Direct Torque Measurement
The Model W was designed to directly measure the torque output of manual torque wrenches within 1% accuracy.
We cannot recommend using the Model W family for impact tool or pulse tool testing applications.
The Model W does not require electrical power to operate, instead it is a hydraulic design that uses a lever arm to compress a piston against a column of oil.
The hydraulic pressure is measured using a pressure gage and the gage dial has been calibrated to read in units of TORQUE (N-m or lb-ft). The torque calculation for the gage dial is as follows:
Torque = Hydraulic Pressure x Piston Area x Effective Lever Arm Length
The Model T is used mainly for impact gun repair shops.
The Model T was designed as a “hard Joint” to directly measure the torque output of impact guns and manual torque wrenches within 1% accuracy. It requires 110/220 V power to operate. It measures torque using a strain gaged torsion beam whose signal is processed and output to a digital readout in units of N-m or lb-ft.
Keep in mind this is measuring the “peak” output torque of the impact gun. It does not take account for any inertial load lost to the mass of the socket and if the socket is loose fitting over the nut. Unlike a torque wrench, which is a static method transferring all the force needed directly to the nut, an impact gun needs to build an inertial load.

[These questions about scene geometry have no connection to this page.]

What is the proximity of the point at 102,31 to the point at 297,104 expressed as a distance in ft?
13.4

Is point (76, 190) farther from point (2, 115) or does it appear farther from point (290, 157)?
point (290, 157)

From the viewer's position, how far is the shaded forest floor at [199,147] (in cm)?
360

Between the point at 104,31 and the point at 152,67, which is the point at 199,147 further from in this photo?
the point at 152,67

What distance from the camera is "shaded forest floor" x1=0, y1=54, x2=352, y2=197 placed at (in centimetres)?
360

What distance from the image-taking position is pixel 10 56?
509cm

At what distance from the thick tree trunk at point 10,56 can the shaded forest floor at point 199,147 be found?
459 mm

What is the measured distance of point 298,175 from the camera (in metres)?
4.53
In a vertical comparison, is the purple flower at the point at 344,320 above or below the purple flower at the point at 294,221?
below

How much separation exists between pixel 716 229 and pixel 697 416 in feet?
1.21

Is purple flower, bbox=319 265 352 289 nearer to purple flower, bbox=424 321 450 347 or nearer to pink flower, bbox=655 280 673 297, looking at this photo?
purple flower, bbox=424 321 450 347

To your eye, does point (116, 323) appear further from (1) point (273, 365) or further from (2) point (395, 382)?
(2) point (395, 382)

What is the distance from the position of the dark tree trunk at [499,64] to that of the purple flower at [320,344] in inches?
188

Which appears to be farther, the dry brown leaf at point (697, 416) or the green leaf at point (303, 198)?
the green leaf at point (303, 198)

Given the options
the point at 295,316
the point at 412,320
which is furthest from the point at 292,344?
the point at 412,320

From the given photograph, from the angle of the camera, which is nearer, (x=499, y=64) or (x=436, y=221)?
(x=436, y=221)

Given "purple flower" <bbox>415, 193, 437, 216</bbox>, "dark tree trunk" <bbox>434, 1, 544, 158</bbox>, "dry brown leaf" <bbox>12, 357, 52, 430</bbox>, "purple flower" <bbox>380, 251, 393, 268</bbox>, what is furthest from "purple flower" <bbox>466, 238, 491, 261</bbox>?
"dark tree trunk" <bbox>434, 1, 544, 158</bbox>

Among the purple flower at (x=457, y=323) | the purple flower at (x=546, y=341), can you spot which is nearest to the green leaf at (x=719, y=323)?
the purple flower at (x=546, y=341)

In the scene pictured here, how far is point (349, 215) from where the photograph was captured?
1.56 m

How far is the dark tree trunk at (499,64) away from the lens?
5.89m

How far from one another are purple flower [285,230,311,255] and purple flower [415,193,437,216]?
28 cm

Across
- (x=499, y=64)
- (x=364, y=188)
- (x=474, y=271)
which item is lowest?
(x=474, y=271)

We cannot recommend using the Model T for pulse tool testing applications. You can read more about the reasons for this on our Tool Testing FAQ page.
Approximate Torque/Relative Performance Measurement
These models are designed to directly measure bolt TENSION within 1% accuracy. They do not require electrical power to operate and they can be used with any tightening tools.
These units can be used with our special Test Bolt Assemblies and lubricant to determine torque values Indirectly. These units will NOT measure torque directly.
To do so requires dividing the indicated bolt tension by the “K” factor of the test bolt assembly.
There is an inherent variation in “K” factor so the accuracy of this computation is a moving target under the best conditions. We can not recommend calibrating torque wrenches with these tools.We measure the tension that these installation tools are able to generate in the Test Bolts and then divide the Tension by an appropriate "Torque Factor" to arrive at an "approximate" torque number.